Luckily, thanks to the careful grooming of The Panperule, naivety was Glynne’s foremost defining quality. After a fairly slapdash lesson in applied manifestation from its lover and immediate superior, Glynne set industriously to work, imagining perceptive haircuts into being on the hovering platoon of inductees. Following The Panperule’s instructions, Glynne at first provided the insensible recruits with only bare protuberances, thus far unadorned by their plush of receptive cilia. In this way, the whole one hundred and twenty-five of them could simultaneously receive their rug of quivering antennae, and so get all the preliminary wailing over with at once.
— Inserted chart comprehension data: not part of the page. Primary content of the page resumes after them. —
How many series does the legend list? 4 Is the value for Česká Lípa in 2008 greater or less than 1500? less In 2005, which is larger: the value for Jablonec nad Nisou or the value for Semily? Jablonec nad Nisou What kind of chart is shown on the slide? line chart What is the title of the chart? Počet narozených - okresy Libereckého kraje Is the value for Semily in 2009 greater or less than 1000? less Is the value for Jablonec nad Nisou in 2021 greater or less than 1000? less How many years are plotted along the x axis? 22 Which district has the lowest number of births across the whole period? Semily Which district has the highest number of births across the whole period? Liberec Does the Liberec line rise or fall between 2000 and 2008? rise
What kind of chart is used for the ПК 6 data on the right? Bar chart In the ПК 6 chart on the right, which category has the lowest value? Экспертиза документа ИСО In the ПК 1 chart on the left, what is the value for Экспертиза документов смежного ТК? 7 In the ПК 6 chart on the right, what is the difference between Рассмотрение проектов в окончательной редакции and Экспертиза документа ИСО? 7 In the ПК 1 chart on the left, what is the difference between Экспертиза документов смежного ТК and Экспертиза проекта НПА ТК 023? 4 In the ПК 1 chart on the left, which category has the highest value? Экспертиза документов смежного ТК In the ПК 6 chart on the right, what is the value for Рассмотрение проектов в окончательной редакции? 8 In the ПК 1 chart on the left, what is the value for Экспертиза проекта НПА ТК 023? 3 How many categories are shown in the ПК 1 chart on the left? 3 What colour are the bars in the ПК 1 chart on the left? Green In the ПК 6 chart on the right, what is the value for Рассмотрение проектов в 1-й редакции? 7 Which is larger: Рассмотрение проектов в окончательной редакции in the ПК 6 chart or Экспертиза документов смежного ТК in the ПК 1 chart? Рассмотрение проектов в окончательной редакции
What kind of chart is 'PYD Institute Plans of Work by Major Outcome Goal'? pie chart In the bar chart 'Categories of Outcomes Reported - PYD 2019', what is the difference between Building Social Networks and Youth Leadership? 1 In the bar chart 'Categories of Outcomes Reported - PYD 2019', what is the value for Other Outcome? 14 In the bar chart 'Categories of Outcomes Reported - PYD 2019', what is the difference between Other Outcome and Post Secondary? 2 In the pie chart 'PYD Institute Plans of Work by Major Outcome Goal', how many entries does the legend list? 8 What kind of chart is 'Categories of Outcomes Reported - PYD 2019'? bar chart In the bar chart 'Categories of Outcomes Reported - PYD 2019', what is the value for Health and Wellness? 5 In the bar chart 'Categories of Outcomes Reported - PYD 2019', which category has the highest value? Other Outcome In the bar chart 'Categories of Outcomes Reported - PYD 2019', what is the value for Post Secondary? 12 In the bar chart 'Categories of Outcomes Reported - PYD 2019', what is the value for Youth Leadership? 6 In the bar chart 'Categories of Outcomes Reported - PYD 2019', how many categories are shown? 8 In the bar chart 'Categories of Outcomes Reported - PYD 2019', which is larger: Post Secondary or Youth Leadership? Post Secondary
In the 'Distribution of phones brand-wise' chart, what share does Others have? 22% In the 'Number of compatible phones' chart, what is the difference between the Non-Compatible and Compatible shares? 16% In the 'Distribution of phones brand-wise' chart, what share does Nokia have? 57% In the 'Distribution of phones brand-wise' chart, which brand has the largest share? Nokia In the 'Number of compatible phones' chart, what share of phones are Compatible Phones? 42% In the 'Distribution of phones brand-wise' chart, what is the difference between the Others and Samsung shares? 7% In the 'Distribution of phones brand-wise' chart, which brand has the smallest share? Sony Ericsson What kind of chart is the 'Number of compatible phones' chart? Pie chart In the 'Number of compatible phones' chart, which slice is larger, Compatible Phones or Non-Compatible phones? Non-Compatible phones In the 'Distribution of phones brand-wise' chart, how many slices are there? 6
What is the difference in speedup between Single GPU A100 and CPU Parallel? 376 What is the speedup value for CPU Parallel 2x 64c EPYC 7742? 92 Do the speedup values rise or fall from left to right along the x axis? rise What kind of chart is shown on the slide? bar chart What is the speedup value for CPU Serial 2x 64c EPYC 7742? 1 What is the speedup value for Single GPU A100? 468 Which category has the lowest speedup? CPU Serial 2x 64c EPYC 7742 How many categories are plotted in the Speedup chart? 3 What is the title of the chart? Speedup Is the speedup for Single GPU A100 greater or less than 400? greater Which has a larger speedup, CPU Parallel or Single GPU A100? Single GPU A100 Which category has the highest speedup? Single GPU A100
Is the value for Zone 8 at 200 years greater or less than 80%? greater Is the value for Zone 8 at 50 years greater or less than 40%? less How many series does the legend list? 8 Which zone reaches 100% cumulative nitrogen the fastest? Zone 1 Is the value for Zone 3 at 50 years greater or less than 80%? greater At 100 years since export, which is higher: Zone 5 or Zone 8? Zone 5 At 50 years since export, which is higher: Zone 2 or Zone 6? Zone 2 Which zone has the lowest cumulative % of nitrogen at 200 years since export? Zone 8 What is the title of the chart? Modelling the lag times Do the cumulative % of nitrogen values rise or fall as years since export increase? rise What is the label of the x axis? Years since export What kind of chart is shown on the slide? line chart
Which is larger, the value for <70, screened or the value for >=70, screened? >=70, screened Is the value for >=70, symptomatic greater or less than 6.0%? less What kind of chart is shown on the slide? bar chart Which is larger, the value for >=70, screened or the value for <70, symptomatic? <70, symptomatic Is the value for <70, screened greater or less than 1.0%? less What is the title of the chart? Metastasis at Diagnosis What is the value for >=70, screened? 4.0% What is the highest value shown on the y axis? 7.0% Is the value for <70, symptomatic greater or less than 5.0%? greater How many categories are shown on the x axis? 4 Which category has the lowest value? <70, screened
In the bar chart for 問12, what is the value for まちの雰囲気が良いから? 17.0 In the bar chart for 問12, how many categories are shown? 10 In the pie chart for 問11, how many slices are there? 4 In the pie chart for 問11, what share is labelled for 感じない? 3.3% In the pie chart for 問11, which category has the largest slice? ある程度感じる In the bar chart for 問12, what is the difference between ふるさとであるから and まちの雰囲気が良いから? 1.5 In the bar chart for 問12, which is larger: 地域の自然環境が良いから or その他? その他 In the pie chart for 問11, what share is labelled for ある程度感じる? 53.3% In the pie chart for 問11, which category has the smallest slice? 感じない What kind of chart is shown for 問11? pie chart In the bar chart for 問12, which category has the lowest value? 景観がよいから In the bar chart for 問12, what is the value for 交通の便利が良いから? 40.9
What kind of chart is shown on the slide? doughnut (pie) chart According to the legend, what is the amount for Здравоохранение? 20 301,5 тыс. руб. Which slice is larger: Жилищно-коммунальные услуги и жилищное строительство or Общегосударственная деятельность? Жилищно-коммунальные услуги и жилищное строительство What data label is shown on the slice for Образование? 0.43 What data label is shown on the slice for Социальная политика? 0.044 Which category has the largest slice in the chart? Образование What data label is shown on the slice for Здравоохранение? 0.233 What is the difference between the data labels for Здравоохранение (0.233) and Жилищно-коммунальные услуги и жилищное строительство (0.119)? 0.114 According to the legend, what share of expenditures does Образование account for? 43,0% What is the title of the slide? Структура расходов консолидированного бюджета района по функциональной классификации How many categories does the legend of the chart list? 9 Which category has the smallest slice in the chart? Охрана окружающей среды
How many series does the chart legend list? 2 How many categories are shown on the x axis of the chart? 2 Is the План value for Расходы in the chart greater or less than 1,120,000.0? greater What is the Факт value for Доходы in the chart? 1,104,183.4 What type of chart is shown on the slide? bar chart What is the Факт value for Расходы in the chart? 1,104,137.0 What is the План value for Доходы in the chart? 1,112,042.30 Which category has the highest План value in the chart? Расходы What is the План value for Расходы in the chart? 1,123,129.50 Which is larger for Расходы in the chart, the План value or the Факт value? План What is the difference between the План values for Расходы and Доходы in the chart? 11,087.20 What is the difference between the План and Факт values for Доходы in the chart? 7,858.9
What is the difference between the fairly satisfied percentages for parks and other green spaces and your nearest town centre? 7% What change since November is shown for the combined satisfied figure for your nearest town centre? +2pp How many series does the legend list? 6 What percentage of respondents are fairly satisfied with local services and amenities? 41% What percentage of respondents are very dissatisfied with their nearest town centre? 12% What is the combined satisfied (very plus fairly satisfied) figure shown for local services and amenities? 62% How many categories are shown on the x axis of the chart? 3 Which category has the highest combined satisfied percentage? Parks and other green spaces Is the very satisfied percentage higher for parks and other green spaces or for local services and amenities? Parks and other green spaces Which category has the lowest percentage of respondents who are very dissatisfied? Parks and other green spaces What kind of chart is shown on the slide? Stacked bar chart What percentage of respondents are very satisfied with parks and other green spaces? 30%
Predictably, when Glynne came to this part of the procedure, the effect was deafening. More unexpectedly, the vocal mass hysteria was also oddly moving. Floating there in front of the assembled screaming brains as though a medalled tyrant overlooking a parade, The Panperule found itself stirred by all those frightened voices lifting in a unison of terror; the appalled diapason of that trauma choir. Although initially annoyed by this intrusion on the hanky-panky it had so enjoyed with Glynne, The Panperule could see how having many Glynnes as subjects – an extended fan base, if you will – might be to its considerable benefit. As a significant improvement on conditions that seemed optimal already, this accorded nicely with the doctrines of Thermo-never-die-namics and The Panperule’s own personal philosophy regarding its ongoing incremental betterness. When the sheer pandemonium of some ten dozen newborn minds in horrible distress at last subsided into intermittent sobs and sniffles, space-time’s first self-satisfied panjandrum glided forward eerily to make its presentation. As was customary, this commenced with getting on a thousand repetitions of the blown-glass glyph and hunting-horn acoustic that identified The Panperule. The second word in the vocabulary, ‘Glynne’, by contrast, had reiterations that were barely into double figures.